‘Tis the season for fireworks. Columbus had its big Red White & Boom celebration last night. The weather was perfect and big crowds turned out to ooh and aah at the sounds, colors, and combinations.
For many smaller communities, however, Fourth of July fireworks celebrations are being reduced or eliminated due to budget pressures. In Gahanna, which is one of the communities adjacent to New Albany, officials have said that this year’s Freedom Festival fireworks show would have been canceled if the city hadn’t already put down a $10,000 deposit. The city is facing enormous budget deficits if it doesn’t scale back its services; it has already cut its capital improvements budget to zero. The city’s investment in the Creekside project — which is an attractive, but apparently underutilized, development along one of the city’s main streets — hasn’t produced the revenue that was anticipated.
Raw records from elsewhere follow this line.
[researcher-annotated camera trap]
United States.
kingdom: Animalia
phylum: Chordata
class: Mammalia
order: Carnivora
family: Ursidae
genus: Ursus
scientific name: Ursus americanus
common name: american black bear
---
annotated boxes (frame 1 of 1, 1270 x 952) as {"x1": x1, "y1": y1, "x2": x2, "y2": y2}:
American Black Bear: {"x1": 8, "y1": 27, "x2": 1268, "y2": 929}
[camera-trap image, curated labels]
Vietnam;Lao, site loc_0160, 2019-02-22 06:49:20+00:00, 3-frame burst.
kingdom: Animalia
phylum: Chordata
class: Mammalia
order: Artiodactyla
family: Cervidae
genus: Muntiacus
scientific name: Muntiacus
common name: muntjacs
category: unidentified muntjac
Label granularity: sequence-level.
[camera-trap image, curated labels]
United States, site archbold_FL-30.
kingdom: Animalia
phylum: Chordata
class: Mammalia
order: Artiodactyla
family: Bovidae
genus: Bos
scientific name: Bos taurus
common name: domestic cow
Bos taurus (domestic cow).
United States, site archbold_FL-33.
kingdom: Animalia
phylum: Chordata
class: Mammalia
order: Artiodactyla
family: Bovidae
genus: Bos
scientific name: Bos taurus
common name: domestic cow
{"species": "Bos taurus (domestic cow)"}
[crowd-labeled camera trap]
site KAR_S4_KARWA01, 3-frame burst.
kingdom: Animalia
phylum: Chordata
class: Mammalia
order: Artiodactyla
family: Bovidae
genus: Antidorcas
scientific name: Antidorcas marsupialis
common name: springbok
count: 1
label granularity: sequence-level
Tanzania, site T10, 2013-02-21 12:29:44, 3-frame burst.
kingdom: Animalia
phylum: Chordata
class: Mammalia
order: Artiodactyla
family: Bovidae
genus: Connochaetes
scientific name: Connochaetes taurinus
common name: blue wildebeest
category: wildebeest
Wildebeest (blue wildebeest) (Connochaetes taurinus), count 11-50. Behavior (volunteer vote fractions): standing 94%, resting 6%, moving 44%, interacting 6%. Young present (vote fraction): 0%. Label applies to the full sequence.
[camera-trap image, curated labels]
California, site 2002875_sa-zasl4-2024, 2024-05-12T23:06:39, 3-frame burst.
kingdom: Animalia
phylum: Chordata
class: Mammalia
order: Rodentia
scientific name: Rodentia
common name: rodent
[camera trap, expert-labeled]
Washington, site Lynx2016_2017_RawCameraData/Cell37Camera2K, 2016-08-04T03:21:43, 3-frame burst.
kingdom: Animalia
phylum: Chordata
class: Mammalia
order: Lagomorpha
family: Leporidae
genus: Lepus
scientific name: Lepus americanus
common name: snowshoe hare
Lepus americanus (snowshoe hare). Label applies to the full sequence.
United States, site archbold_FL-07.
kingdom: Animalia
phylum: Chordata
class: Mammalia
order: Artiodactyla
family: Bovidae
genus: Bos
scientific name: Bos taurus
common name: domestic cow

Taxes could be raised, of course, but city officials are sensing that residents are experiencing “tax fatigue” and therefore may not support additional levies. So if the city won’t be patching potholes or filling vacancies, how can it justify using scarce funds for fireworks displays?
It’s sad when communities can’t support traditional Independence Day activities, but in this recessionary period civic leaders have to be realistic. Fourth of July celebrations aren’t essential city services and in central Ohio there are lots of other options for fans of fireworks. Gahanna’s decision is unfortunate, but not difficult.